DATA FOR REVIEW »
.....

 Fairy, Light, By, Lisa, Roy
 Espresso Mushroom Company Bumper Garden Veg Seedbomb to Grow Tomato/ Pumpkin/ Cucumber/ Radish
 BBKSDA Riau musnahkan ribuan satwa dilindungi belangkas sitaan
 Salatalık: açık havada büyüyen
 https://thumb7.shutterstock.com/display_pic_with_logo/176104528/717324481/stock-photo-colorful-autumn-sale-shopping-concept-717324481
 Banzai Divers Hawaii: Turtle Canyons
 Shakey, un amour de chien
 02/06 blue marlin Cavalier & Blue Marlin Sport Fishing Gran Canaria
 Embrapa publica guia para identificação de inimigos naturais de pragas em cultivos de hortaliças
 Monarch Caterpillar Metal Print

.....

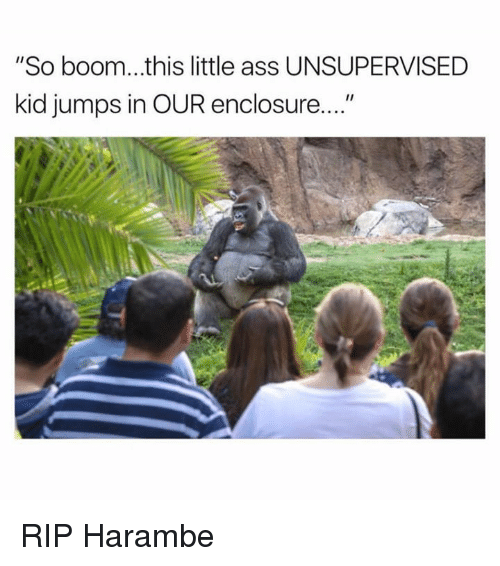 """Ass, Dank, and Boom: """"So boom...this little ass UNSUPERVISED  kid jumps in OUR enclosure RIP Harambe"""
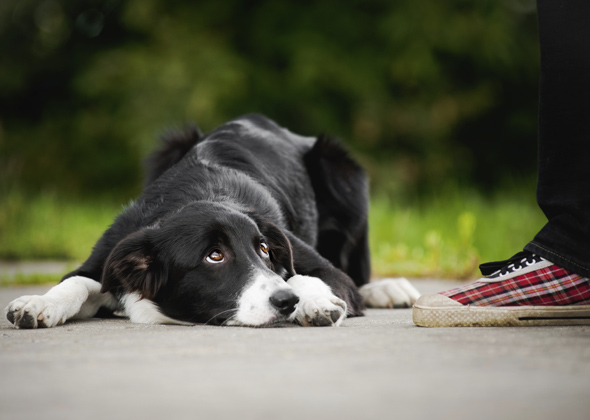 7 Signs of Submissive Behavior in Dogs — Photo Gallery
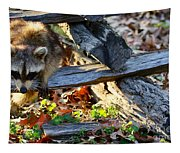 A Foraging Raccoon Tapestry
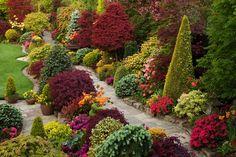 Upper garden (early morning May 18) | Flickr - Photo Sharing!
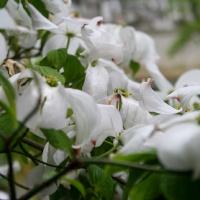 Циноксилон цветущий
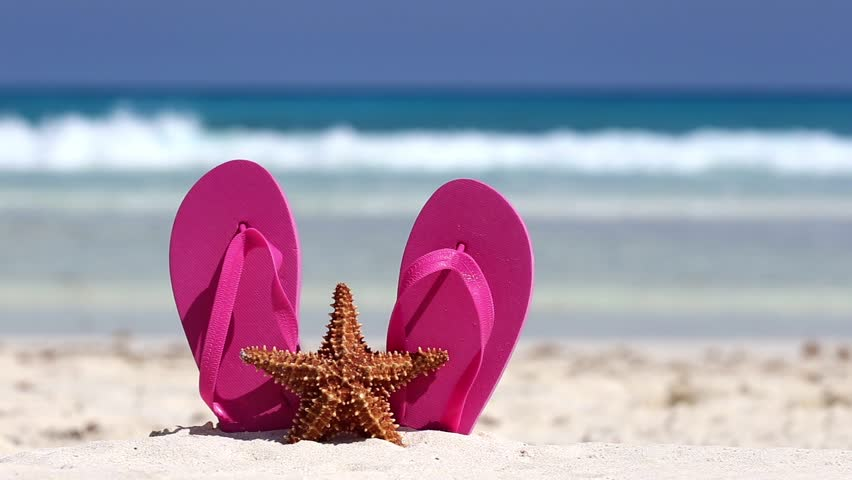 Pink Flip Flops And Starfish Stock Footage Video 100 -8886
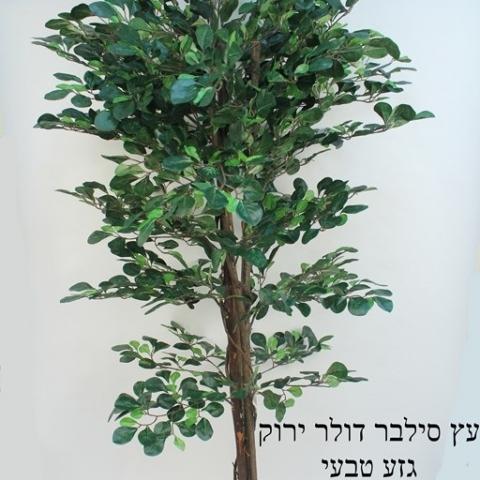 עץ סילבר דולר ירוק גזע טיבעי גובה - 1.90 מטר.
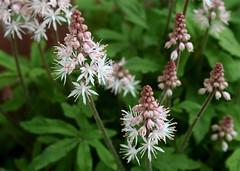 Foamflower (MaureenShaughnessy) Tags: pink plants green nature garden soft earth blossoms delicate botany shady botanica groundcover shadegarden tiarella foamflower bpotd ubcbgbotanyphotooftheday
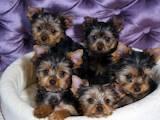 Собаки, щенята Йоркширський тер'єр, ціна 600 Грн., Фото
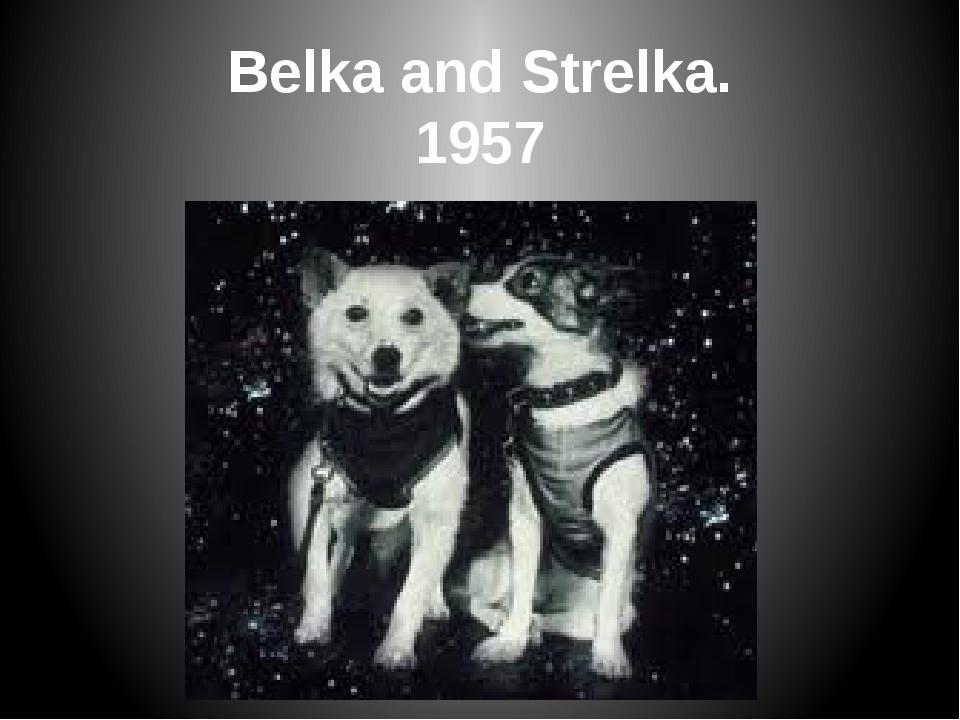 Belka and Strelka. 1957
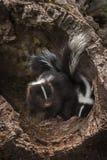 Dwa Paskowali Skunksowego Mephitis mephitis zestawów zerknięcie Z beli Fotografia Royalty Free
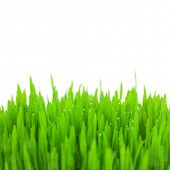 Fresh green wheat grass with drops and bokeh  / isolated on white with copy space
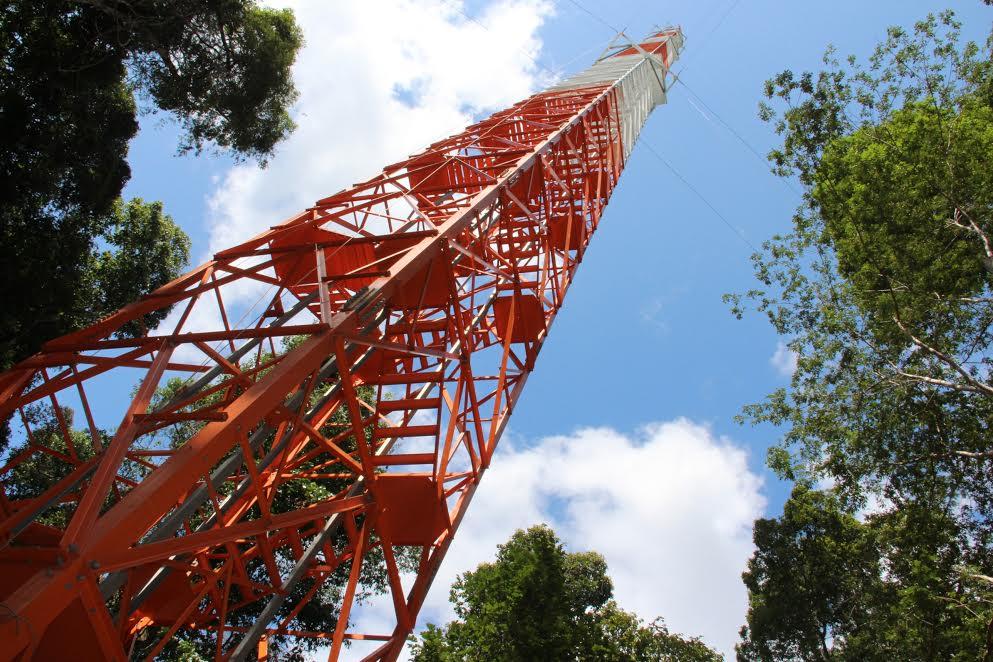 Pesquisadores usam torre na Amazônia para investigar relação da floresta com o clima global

.....

WORK REQUEST »
Go to the line above that has "Upper garden (early" and copy exactly from there down to the line that has "עץ סילבר דולר", both included. Leave the pictures out.

RESPONSE BELOW »
 Upper garden (early morning May 18) | Flickr - Photo Sharing!
 Циноксилон цветущий
 Pink Flip Flops And Starfish Stock Footage Video 100 -8886
 עץ סילבר דולר ירוק גזע טיבעי גובה - 1.90 מטר.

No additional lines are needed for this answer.